Can you believe it…!?! Valentine’s day is less than one week away. I realize there is a lot of pressure on a man for this one particular holiday…after all, this is the day for lovers –who are supposed to romanticize or express their love in some endearing way. Grandeur is not necessary, however failure to make an effort to conform to societal norms can be disatorous…so heed the warning!
Most women will likely remember the worst valentine gift they received. I do. I was in a torrid relationship with the man of my dreams, who literally changed from a prince into a toad right before my eyes! Part of my disappointment surely had to do with an extreme lack of sentimental balance. I baked a heart-shaped cake, decorated with balloons, wrote poetry, created a scavenger hunt…you know..all those crazy-in-love, goo-goo ga-ga things we girls sometimes do to show our love!
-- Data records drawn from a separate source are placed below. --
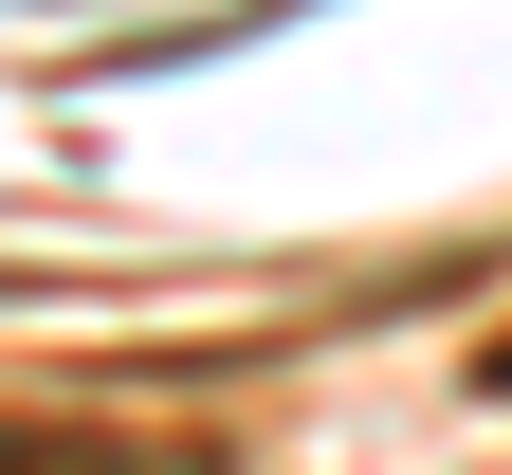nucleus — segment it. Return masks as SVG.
Listing matches in <instances>:
<instances>
[{
    "label": "nucleus",
    "mask_w": 512,
    "mask_h": 475,
    "mask_svg": "<svg viewBox=\"0 0 512 475\" xmlns=\"http://www.w3.org/2000/svg\"><path fill=\"white\" fill-rule=\"evenodd\" d=\"M0 475H202V457L110 439V421H0Z\"/></svg>",
    "instance_id": "1"
},
{
    "label": "nucleus",
    "mask_w": 512,
    "mask_h": 475,
    "mask_svg": "<svg viewBox=\"0 0 512 475\" xmlns=\"http://www.w3.org/2000/svg\"><path fill=\"white\" fill-rule=\"evenodd\" d=\"M476 384H494V402H512V329H494V348H476Z\"/></svg>",
    "instance_id": "2"
}]
</instances>
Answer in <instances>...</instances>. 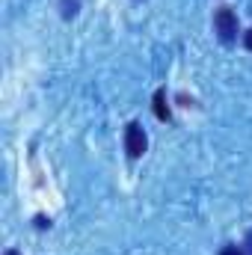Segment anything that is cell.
<instances>
[{
	"mask_svg": "<svg viewBox=\"0 0 252 255\" xmlns=\"http://www.w3.org/2000/svg\"><path fill=\"white\" fill-rule=\"evenodd\" d=\"M214 30H217V36H220V42L232 45V42L238 39V15H235L232 9H220V12L214 15Z\"/></svg>",
	"mask_w": 252,
	"mask_h": 255,
	"instance_id": "6da1fadb",
	"label": "cell"
},
{
	"mask_svg": "<svg viewBox=\"0 0 252 255\" xmlns=\"http://www.w3.org/2000/svg\"><path fill=\"white\" fill-rule=\"evenodd\" d=\"M145 145H148V139H145V130L139 122H130L125 128V151L127 157H142L145 154Z\"/></svg>",
	"mask_w": 252,
	"mask_h": 255,
	"instance_id": "7a4b0ae2",
	"label": "cell"
},
{
	"mask_svg": "<svg viewBox=\"0 0 252 255\" xmlns=\"http://www.w3.org/2000/svg\"><path fill=\"white\" fill-rule=\"evenodd\" d=\"M154 116L160 122H169V104H166V89H157L154 92Z\"/></svg>",
	"mask_w": 252,
	"mask_h": 255,
	"instance_id": "3957f363",
	"label": "cell"
},
{
	"mask_svg": "<svg viewBox=\"0 0 252 255\" xmlns=\"http://www.w3.org/2000/svg\"><path fill=\"white\" fill-rule=\"evenodd\" d=\"M63 15L65 18H74L77 15V0H63Z\"/></svg>",
	"mask_w": 252,
	"mask_h": 255,
	"instance_id": "277c9868",
	"label": "cell"
},
{
	"mask_svg": "<svg viewBox=\"0 0 252 255\" xmlns=\"http://www.w3.org/2000/svg\"><path fill=\"white\" fill-rule=\"evenodd\" d=\"M48 226H51L48 217H36V229H48Z\"/></svg>",
	"mask_w": 252,
	"mask_h": 255,
	"instance_id": "5b68a950",
	"label": "cell"
},
{
	"mask_svg": "<svg viewBox=\"0 0 252 255\" xmlns=\"http://www.w3.org/2000/svg\"><path fill=\"white\" fill-rule=\"evenodd\" d=\"M220 255H244V253H241L238 247H226V250H223V253H220Z\"/></svg>",
	"mask_w": 252,
	"mask_h": 255,
	"instance_id": "8992f818",
	"label": "cell"
},
{
	"mask_svg": "<svg viewBox=\"0 0 252 255\" xmlns=\"http://www.w3.org/2000/svg\"><path fill=\"white\" fill-rule=\"evenodd\" d=\"M244 45H247V51H252V30L244 36Z\"/></svg>",
	"mask_w": 252,
	"mask_h": 255,
	"instance_id": "52a82bcc",
	"label": "cell"
},
{
	"mask_svg": "<svg viewBox=\"0 0 252 255\" xmlns=\"http://www.w3.org/2000/svg\"><path fill=\"white\" fill-rule=\"evenodd\" d=\"M247 255H252V229H250V235H247Z\"/></svg>",
	"mask_w": 252,
	"mask_h": 255,
	"instance_id": "ba28073f",
	"label": "cell"
},
{
	"mask_svg": "<svg viewBox=\"0 0 252 255\" xmlns=\"http://www.w3.org/2000/svg\"><path fill=\"white\" fill-rule=\"evenodd\" d=\"M6 255H21L18 250H6Z\"/></svg>",
	"mask_w": 252,
	"mask_h": 255,
	"instance_id": "9c48e42d",
	"label": "cell"
}]
</instances>
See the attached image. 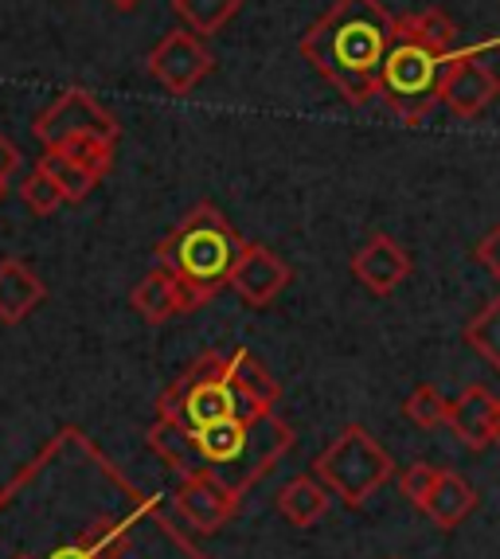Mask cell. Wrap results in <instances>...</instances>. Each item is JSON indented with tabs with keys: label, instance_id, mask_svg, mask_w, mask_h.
<instances>
[{
	"label": "cell",
	"instance_id": "1",
	"mask_svg": "<svg viewBox=\"0 0 500 559\" xmlns=\"http://www.w3.org/2000/svg\"><path fill=\"white\" fill-rule=\"evenodd\" d=\"M395 20L383 0H336L333 9L301 36V56L317 75L341 91L344 103L364 106L380 94Z\"/></svg>",
	"mask_w": 500,
	"mask_h": 559
},
{
	"label": "cell",
	"instance_id": "2",
	"mask_svg": "<svg viewBox=\"0 0 500 559\" xmlns=\"http://www.w3.org/2000/svg\"><path fill=\"white\" fill-rule=\"evenodd\" d=\"M247 242L235 235V227L223 219L219 207L200 204L180 219L172 231L160 239L157 247V266L172 271L184 282L188 298L200 309L212 301L223 286H231V271L239 262Z\"/></svg>",
	"mask_w": 500,
	"mask_h": 559
},
{
	"label": "cell",
	"instance_id": "3",
	"mask_svg": "<svg viewBox=\"0 0 500 559\" xmlns=\"http://www.w3.org/2000/svg\"><path fill=\"white\" fill-rule=\"evenodd\" d=\"M462 56V51H457ZM457 56L442 51L438 44H430L418 28L415 16L395 20V36H391L388 59L380 71V94L383 103L398 114L403 121H422L438 106V91H442L445 67Z\"/></svg>",
	"mask_w": 500,
	"mask_h": 559
},
{
	"label": "cell",
	"instance_id": "4",
	"mask_svg": "<svg viewBox=\"0 0 500 559\" xmlns=\"http://www.w3.org/2000/svg\"><path fill=\"white\" fill-rule=\"evenodd\" d=\"M313 474L336 501H344L348 509H360L376 489H383V485L391 481L395 462H391V454L380 442L371 439L368 427L353 423V427H344L341 435L317 454Z\"/></svg>",
	"mask_w": 500,
	"mask_h": 559
},
{
	"label": "cell",
	"instance_id": "5",
	"mask_svg": "<svg viewBox=\"0 0 500 559\" xmlns=\"http://www.w3.org/2000/svg\"><path fill=\"white\" fill-rule=\"evenodd\" d=\"M497 51V39L492 44L462 47V56L445 67L442 91H438V103L445 110H454L457 118H477L485 106L500 94V79L489 63H485V51Z\"/></svg>",
	"mask_w": 500,
	"mask_h": 559
},
{
	"label": "cell",
	"instance_id": "6",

My sweetheart [babycakes, honey buns] initially came home empty-handed..then suddenly remembered he did in fact have something for me…! He disappeared while retrieving my special gift. As he walked proudly through the door with one hand behind his back…[I am all smiles, because I can hardly wait]… he then hands me a single, fake, dilapidated rose that looked like it had been stored in the bottom of a gym bag. Uh Oh…
Needless to say my whole entire romantic world collapsed around me. In the blink of an eye, my Fabio, god of romance was replaced by a heartless tin man, and I became a fire-breathing dragon! Yes, one artificial ramshackled rose became the poster child of the worst gift idea ever, and the catalyst of relationship failure. I have never really thought about the symbolism until now…(fake and dilapidated flower) in some way must have mirrored the status of our relationship. To this very day I hate fake flowers and I feel I may have been scarred for life. Sound melodramatic? Well, maybe…but show me a girl who isn’t.
So to all the guys out there thinking about skipping this [lame and possibly over-rated] love fest of a day…don’t do it! Save yourself the backlash and possible night on the couch. You do not have to spend a gazillion dollars, write and sing her a song, nor spend months planning. Something small and simple that reflects her personality will surely put a smile on her face. Of course, her favorite flowers in her favorite color are always an option…as long as they are fresh -and real!